90% of the snake victims live in the tropical and poorest regions and children are worse affected due to their small body. World Health Organization has already listed snake bite envenoming as a Neglected Tropical Disease. The ultimate strategy of the World Health Organization is to cut snakebite-related deaths and disabilities by 2030. Another significant part of the strategy is to increase the production of antivenoms. It also wants to reshape the market and employ greater regulatory control. A sustainable market is a need for the hour.

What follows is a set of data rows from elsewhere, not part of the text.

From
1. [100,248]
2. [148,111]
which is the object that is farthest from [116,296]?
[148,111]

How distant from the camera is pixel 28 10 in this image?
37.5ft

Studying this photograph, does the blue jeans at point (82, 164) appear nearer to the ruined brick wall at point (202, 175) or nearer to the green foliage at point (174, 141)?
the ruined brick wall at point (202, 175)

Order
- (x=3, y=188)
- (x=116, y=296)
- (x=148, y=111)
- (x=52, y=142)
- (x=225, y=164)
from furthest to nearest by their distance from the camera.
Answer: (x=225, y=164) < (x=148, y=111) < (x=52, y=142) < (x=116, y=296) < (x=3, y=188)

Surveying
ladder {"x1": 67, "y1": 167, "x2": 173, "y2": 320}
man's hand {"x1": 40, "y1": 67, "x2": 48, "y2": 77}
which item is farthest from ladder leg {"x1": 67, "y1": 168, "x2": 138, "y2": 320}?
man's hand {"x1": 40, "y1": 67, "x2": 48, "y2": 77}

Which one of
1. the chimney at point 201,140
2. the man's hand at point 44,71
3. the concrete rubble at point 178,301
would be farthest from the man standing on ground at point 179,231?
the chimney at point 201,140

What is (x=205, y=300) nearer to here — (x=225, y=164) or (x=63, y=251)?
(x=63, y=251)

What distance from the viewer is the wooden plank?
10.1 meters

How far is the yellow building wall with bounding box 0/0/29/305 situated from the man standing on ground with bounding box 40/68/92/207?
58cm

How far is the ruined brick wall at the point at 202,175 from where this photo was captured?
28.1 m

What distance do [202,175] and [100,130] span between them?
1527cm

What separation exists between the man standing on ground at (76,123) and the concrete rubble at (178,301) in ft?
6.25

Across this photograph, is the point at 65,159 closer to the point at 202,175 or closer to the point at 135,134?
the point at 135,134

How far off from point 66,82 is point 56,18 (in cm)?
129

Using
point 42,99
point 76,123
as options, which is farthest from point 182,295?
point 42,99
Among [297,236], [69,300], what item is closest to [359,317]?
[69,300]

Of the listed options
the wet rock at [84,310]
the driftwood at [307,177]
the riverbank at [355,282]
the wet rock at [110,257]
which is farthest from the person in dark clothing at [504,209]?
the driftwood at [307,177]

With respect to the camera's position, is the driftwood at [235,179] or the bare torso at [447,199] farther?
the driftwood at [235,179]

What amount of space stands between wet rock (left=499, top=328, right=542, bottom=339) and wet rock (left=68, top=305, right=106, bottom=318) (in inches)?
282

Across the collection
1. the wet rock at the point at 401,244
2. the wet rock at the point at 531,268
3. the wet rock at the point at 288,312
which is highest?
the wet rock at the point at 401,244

A 25% increase is a compulsory need by 2030. Snakebite treatment and response have to be included in the national health plans in the affected country and also the required training of health personnel and educating communities. There are many challenges in implementing this. A significant challenge in manufacturing of antivenoms is the preparation of correct immunogens. At present, there are many countries able to produce antivenoms. And many manufacturers rely on common commercial interests. There is a lack of regulatory capacity for the control of antivenoms and finally the poor data on the number and the type of snake bites.